* **DIRECTION A**
Return each line of the rows below that contains the string "distance", matching case exactly.

* **TEXT PASSAGE**
Data Types
A data type defines a collection of data values and a set of predefined operations on those values. Computer programs produce results by manipulating data. A descriptor is the collection of the attributes of a variable. If the attributes are all static, descriptors are required only at compile time. An object represents an instance of a user-defined abstract data types. In object-oriented languages, every instance of every class, whether predefined or user-defined, is called an object.
Primitive Data Types
Data types that are not defined in terms of other types are called primitive data types. Nearly all programming languages provide a set of primitive data types. Some of the primitive types are merely reflections of the hardware, for example, most integer types. Others require only a little nonhardware support for their implementation.
Integer (int)
The most common primitive numeric data type is integer. Many computers now support several sizes of integers. These sizes of integers, and often a few others, are supported by some programming languages. A negative integer could be stored in sign-magnitude notation, in which the sign bit is set to indicate negative and the remainder of the bit string represent the absolute value of the number. Most computers now use a notation called twos complement to store negative integers, which is convenient for addition and subtraction. In twos-complement notation, the representation of a negative integer is formed by taking the logical complement of the positive version of the number and adding one.
Floating-Point
Floating-point data types model real numbers, but the representations are only approximations for many real values. On most computers, floating-point numbers are stored in binary, which exacerbates the problem. Another problem with floating-point types is the loss of accuracy through arithmetic operations. Floating-point values are represented as fractions and exponents, a form that is borrowed from scientific notation. Most languages include two floating-point types, often called float and double. The float type is the standard size, usually being stored in four bytes of memory. The double type is provided for situations where larger fractional parts and/or a larger range of exponents is needed. Precision is the accuracy of the fractional part of a value, measured as the number of bits. Range is a combination of the range of fractions and, more important, the range of exponents.
Complex
Some programming languages support a complex data type—for example, Fortran and Python. Complex values are represented as ordered pairs of floating-point values.
Decimal
Most larger computers that are designed to support business systems applications have hardware support for decimal data types. Decimal data types store a fixed number of decimal digits, with the decimal point at a fixed position in the value. Decimal types have the advantage of being able to precisely store decimal values, at least those within a restricted range, which cannot be done with floating-point. The disadvantages of decimal types are that the range of values is restricted because no exponents are allowed, and their representation in memory is mildly wasteful, for reasons discussed in the following paragraph. Decimal types are stored very much like character strings, using binary codes for the decimal digits. These representations are called binary coded decimal (BCD).
Boolean
Boolean types are perhaps the simplest of all types. Their range of values has only two elements: one for true and one for false. Boolean types are often used to represent switches or flags in programs. Although other types, such as integers, can be used for these purposes, the use of Boolean types is more readable. A Boolean value could be represented by a single bit, but because a single bit of memory cannot be accessed efficiently on many machines, they are often stored in the smallest efficiently addressable cell of memory, typically a byte.

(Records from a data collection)
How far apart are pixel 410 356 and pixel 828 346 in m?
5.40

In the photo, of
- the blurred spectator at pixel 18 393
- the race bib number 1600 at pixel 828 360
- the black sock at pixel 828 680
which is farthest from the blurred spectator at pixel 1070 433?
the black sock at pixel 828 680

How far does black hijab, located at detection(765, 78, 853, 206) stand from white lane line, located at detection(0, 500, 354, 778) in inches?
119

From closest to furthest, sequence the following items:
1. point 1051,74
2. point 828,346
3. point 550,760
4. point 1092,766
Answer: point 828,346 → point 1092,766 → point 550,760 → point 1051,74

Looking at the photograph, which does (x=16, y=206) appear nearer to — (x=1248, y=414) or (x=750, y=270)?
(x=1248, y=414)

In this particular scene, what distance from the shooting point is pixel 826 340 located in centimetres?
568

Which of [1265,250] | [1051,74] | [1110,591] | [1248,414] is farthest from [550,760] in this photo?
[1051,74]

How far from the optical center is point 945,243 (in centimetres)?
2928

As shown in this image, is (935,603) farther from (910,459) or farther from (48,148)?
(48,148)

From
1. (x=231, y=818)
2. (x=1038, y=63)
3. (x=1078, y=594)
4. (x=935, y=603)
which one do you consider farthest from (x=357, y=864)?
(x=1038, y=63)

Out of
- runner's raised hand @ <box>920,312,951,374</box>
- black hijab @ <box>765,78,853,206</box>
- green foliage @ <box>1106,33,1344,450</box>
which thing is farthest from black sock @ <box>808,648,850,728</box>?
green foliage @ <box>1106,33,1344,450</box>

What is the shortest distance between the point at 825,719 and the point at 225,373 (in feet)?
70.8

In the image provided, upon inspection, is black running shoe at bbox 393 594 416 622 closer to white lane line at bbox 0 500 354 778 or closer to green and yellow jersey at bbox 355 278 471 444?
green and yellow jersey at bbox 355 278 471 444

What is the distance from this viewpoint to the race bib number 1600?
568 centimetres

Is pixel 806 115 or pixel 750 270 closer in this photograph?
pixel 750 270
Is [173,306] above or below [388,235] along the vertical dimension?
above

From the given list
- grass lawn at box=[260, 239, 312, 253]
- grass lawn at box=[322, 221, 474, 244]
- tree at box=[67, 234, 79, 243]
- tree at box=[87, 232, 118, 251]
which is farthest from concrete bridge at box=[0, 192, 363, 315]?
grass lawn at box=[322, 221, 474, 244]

* **DIRECTION B**
Reproduce the passage from the data types text verbatim, starting at "Integer (int)" and ending at "and adding one.".

* **CORRECT RESPONSE A**
In this particular scene, what distance from the shooting point is pixel 826 340 located in centimetres?
What is the shortest distance between the point at 825,719 and the point at 225,373 (in feet)?
What is the distance from this viewpoint to the race bib number 1600?

* **CORRECT RESPONSE B**
Integer (int)
The most common primitive numeric data type is integer. Many computers now support several sizes of integers. These sizes of integers, and often a few others, are supported by some programming languages. A negative integer could be stored in sign-magnitude notation, in which the sign bit is set to indicate negative and the remainder of the bit string represent the absolute value of the number. Most computers now use a notation called twos complement to store negative integers, which is convenient for addition and subtraction. In twos-complement notation, the representation of a negative integer is formed by taking the logical complement of the positive version of the number and adding one.